About this task — Please restate the entries below word for word, leaving out any pictures.

Stored data entries
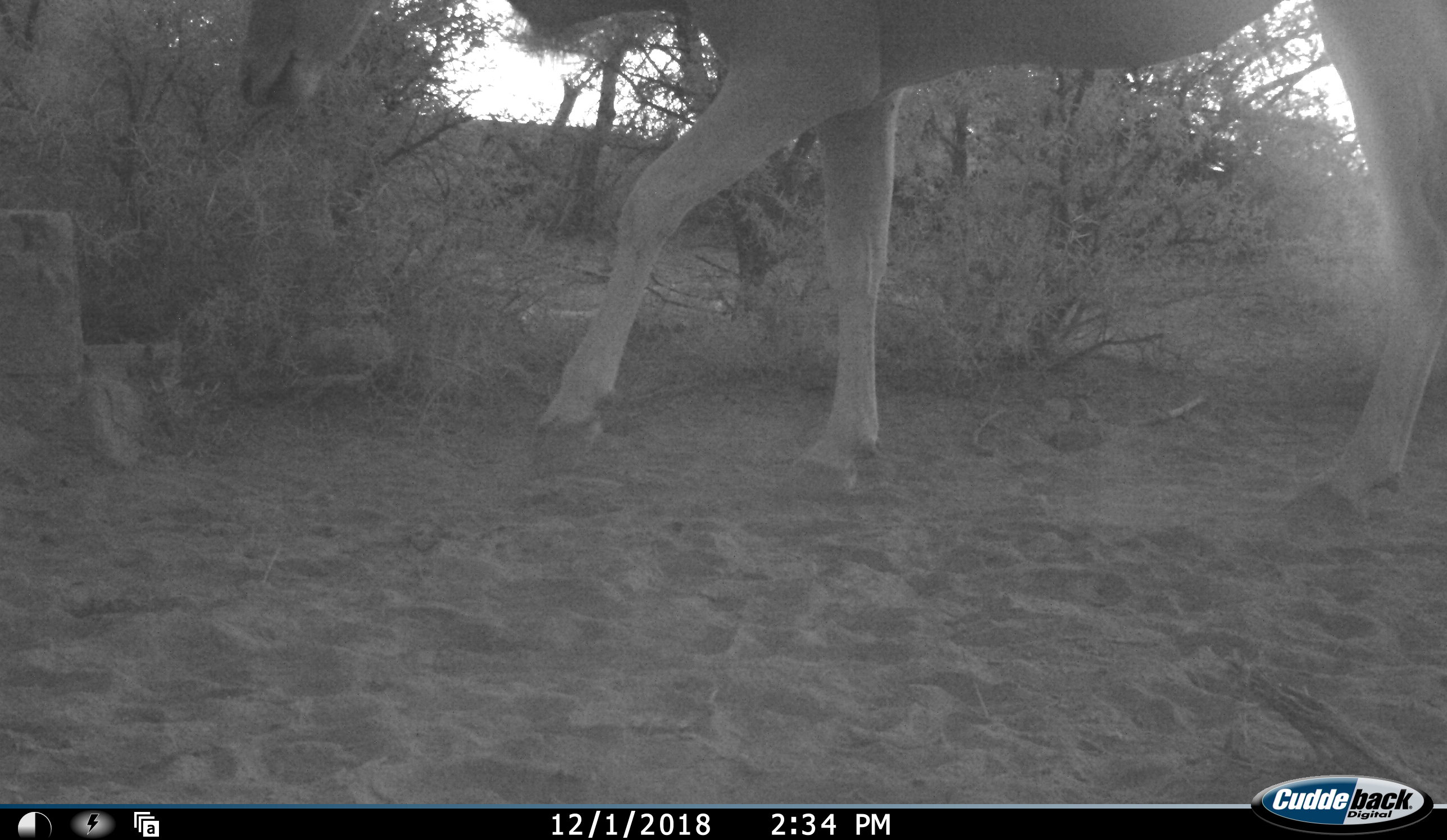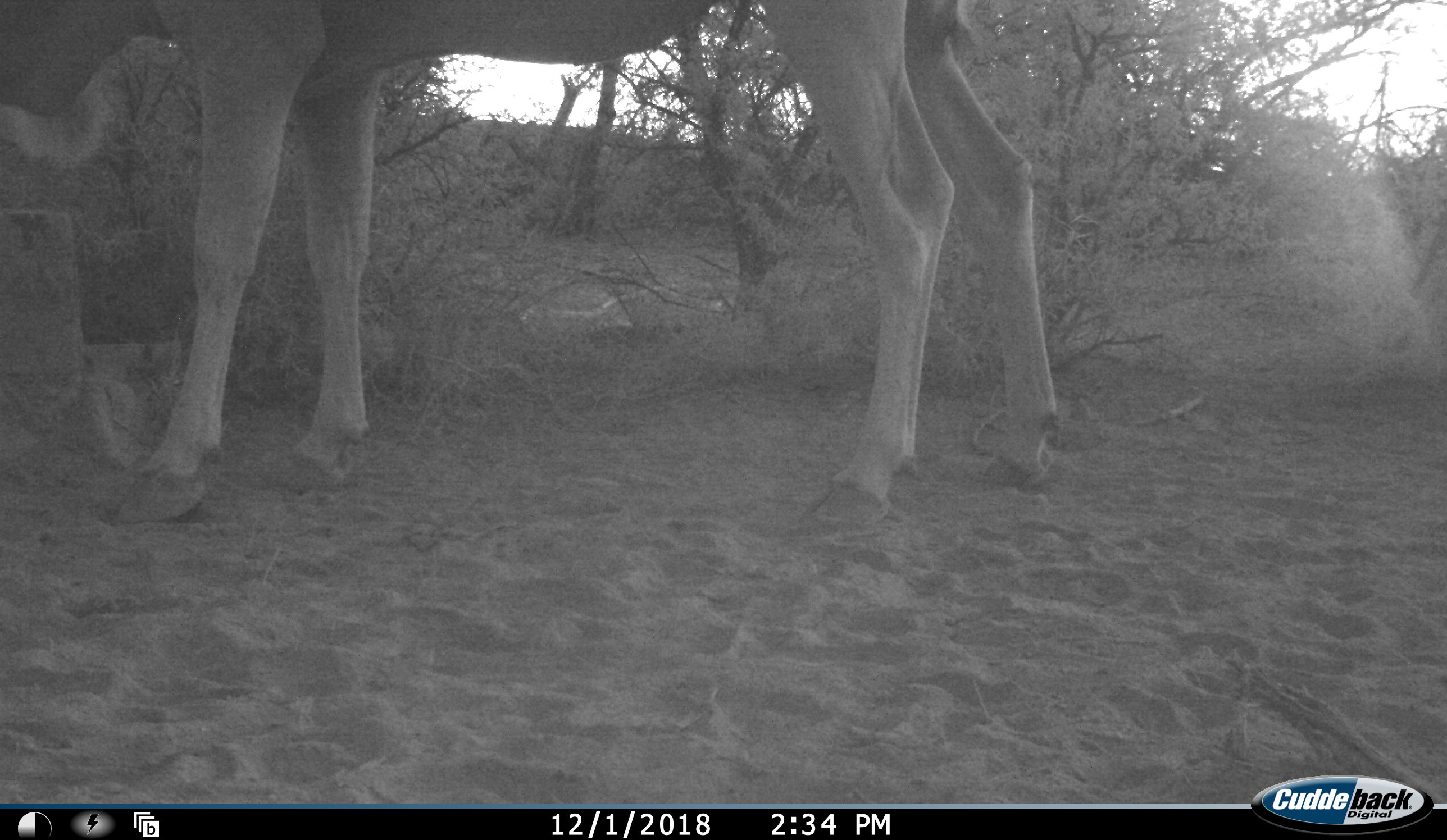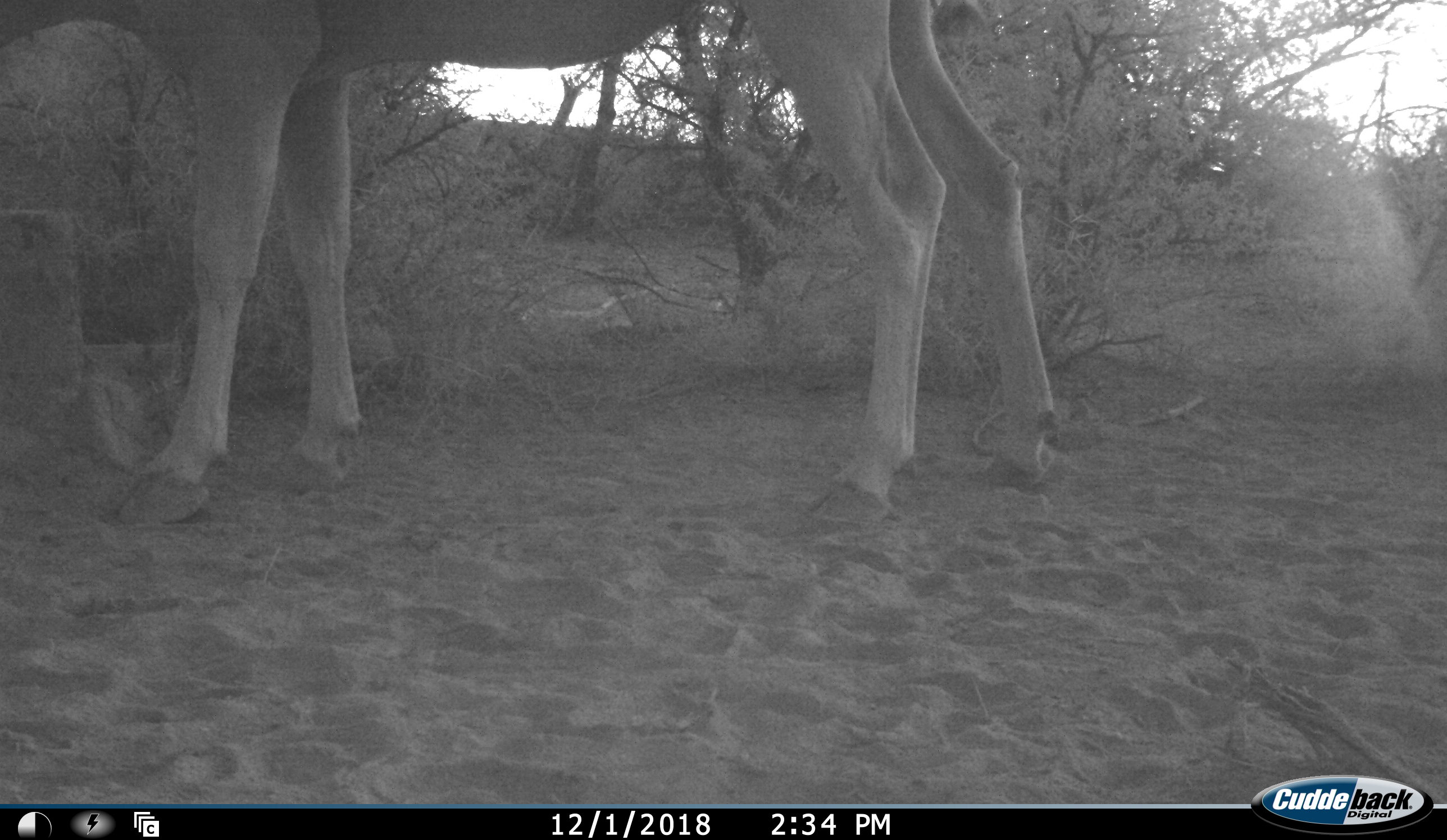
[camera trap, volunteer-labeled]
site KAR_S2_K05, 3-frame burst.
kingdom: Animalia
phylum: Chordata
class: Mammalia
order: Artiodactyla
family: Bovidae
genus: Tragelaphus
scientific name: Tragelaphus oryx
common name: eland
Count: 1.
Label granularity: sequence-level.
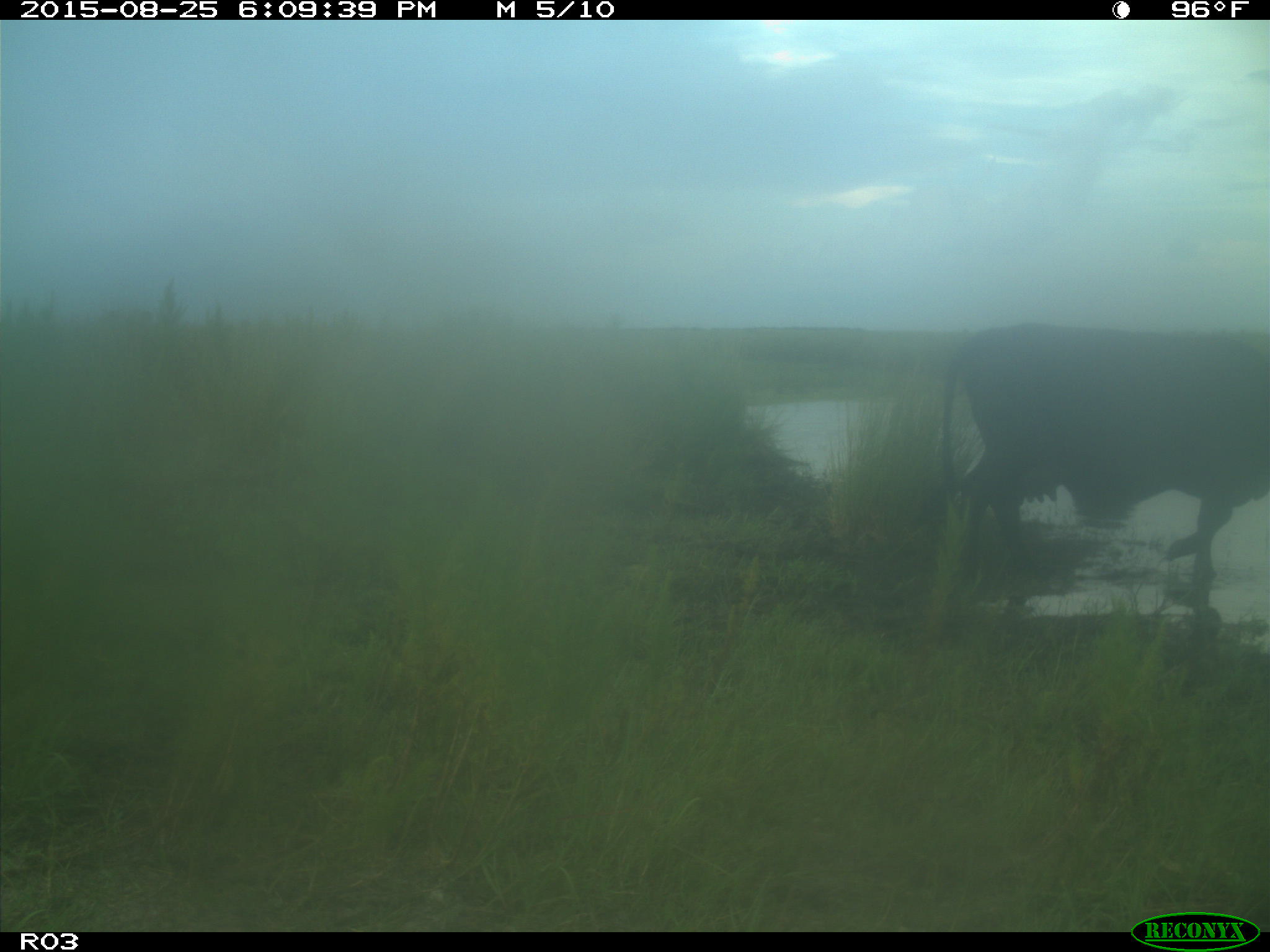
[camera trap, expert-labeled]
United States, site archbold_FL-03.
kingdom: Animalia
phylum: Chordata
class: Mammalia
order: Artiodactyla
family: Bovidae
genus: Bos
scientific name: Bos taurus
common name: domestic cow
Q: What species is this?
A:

Output for this task —
[camera trap, volunteer-labeled]
site KAR_S2_K05, 3-frame burst.
kingdom: Animalia
phylum: Chordata
class: Mammalia
order: Artiodactyla
family: Bovidae
genus: Tragelaphus
scientific name: Tragelaphus oryx
common name: eland
Count: 1.
Label granularity: sequence-level.
[camera trap, expert-labeled]
United States, site archbold_FL-03.
kingdom: Animalia
phylum: Chordata
class: Mammalia
order: Artiodactyla
family: Bovidae
genus: Bos
scientific name: Bos taurus
common name: domestic cow
Q: What species is this?
A:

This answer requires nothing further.